Dataset entries
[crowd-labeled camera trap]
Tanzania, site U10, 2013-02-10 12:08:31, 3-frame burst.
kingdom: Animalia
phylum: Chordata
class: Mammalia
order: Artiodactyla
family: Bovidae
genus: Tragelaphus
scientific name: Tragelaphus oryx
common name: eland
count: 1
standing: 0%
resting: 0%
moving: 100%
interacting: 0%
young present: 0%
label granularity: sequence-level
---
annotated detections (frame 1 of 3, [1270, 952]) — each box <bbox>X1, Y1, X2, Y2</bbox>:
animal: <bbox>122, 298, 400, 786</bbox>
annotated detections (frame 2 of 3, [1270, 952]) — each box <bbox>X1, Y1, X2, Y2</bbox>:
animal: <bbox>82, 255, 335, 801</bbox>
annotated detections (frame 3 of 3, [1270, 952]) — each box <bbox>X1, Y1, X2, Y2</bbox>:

• Goal of the exercise: Each line from the one containing "interacting: 0%" through the last line of the entries above is to be returned exactly, and no others.

• Output:
interacting: 0%
young present: 0%
label granularity: sequence-level
---
annotated detections (frame 1 of 3, [1270, 952]) — each box <bbox>X1, Y1, X2, Y2</bbox>:
animal: <bbox>122, 298, 400, 786</bbox>
annotated detections (frame 2 of 3, [1270, 952]) — each box <bbox>X1, Y1, X2, Y2</bbox>:
animal: <bbox>82, 255, 335, 801</bbox>
annotated detections (frame 3 of 3, [1270, 952]) — each box <bbox>X1, Y1, X2, Y2</bbox>:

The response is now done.